Conscription: No (never).
Optional Protocol to the Convention on the Rights of the Child on the involvement of children in armed conflict: Signed (7 Sep 2000). Ratified (18 Nov 2002).
Voluntary recruitment age: 17; 16 as apprentices.
Conscientious objection recognised for professional soldiers: No.
Military expenditure: 0.6% of GDP (data 2009).
1) Defence Forces Regulations and Administrative Instructions stated that enlistment in any branch of the Irish Defence Force could take place at the age of 17. Cadets entering the Permanent Defence Force for year-long intensive training leading to a commission as a junior officer also had to be 17. The Defence Forces Administrative Instructions explicitly barred the overseas service of any member of the armed forces under the age of 18. Following enlistment, most 17-year-old recruits underwent a six-month period of “essential core basic training” before actively assuming military duties in the Permanent Defence Force. Consequently, the government emphasized that “the possibility of a person who has not attained the age of 18 being exposed to any ‘hostile’ incident is virtually negligible”. According to the government, “the only theoretical situation where a person who has not attained the age of 18 could be exposed to ‘hostilities’ would be where hostilities had broken out and were occurring within the State’s own jurisdiction”. Mandatory training requirements in the second year of the service meant that the 17-year-olds in the Reserve Defence Force were not permitted to take part in any actual operations until they were at least 18 or 19. Members of the Reserve Defence Force were expressly prohibited from participation in civil power back-up operations and were also prohibited from taking part in any international operations. All those seeking entry to any branch of the Irish Defence Forces who were under 18 were required to have the written consent of their parent or guardian prior to enlistment, and to have had a personal interview.

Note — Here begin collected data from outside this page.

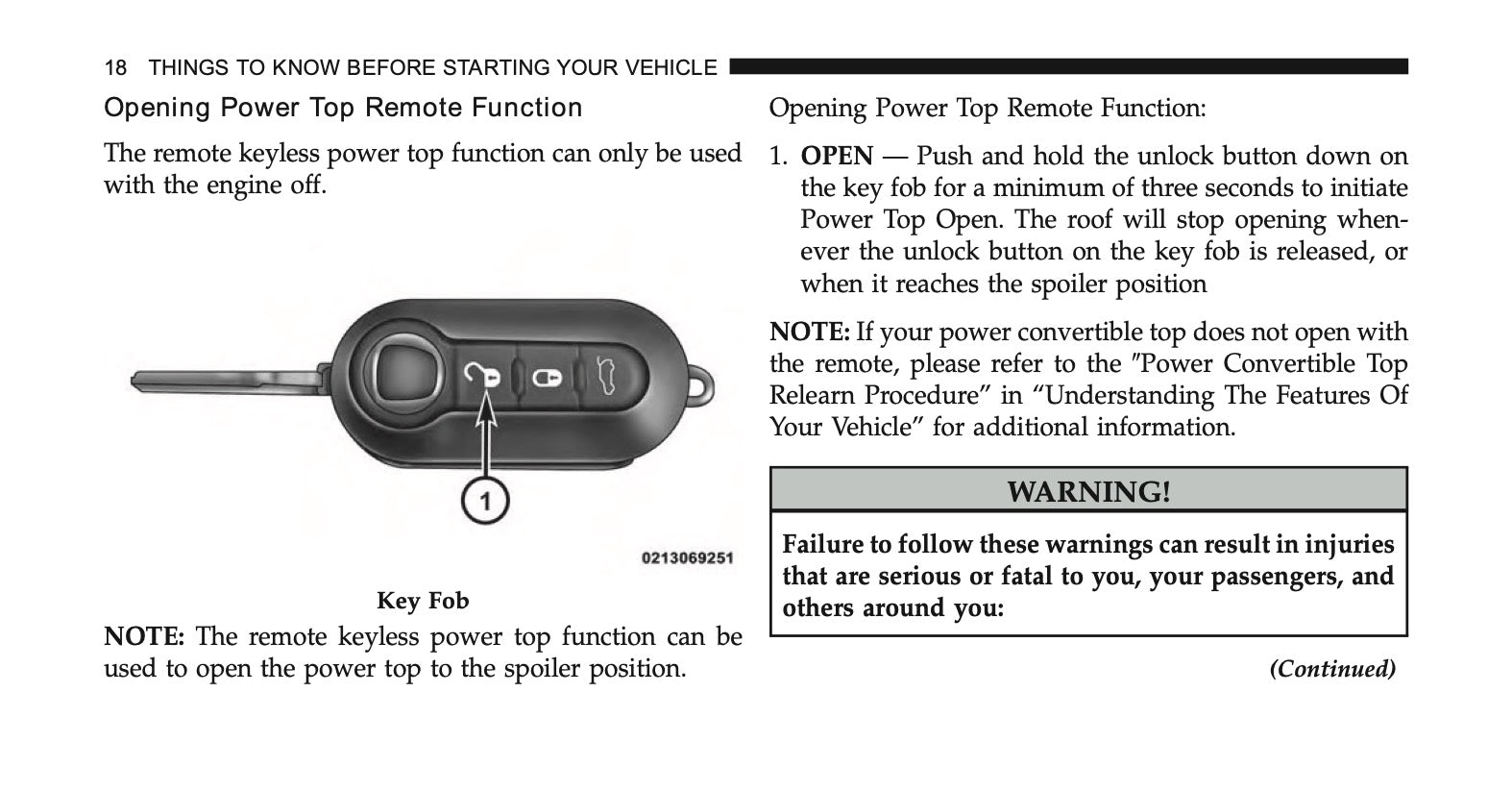 18 THINGS TO KNOW BEFORE STARTING YOUR VEHICLE

Opening Power Top Remote Function

The remote keyless power top function can only be used with the engine off.

1

0213069251

Key Fob

NOTE: The remote keyless power top function can be used to open the power top to the spoiler position.

Opening Power Top Remote Function:

1. OPEN — Push and hold the unlock button down on the key fob for a minimum of three seconds to initiate Power Top Open. The roof will stop opening whenever the unlock button on the key fob is released, or when it reaches the spoiler position

NOTE: If your power convertible top does not open with the remote, please refer to the ″Power Convertible Top Relearn Procedure” in “Understanding The Features Of Your Vehicle” for additional information.

WARNING!

Failure to follow these warnings can result in injuries that are serious or fatal to you, your passengers, and others around you:

(Continued)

2) Irish military regulations allowed 16-year-olds to be recruited as “apprentices”, receiving special training for three or four years at both military and civilian technological colleges. They were completely prohibited from performing any military duties, and would normally be 19 or 20 by the time they completed their studies and gained their qualification. Only then would they assume active military duties including possible deployment abroad.
3) There is no right to conscientious objection for professional soldiers.
1) Stop the voluntary recruitment of persons aged under 18.
2) Stop military training and abolish military schools for persons aged under 18.
3) Recognise the right to conscientious objection for professional soldiers.
Notes: Article 256 of the Defence Act makes “interfering with recruiting” an offence which is punishable by a fine.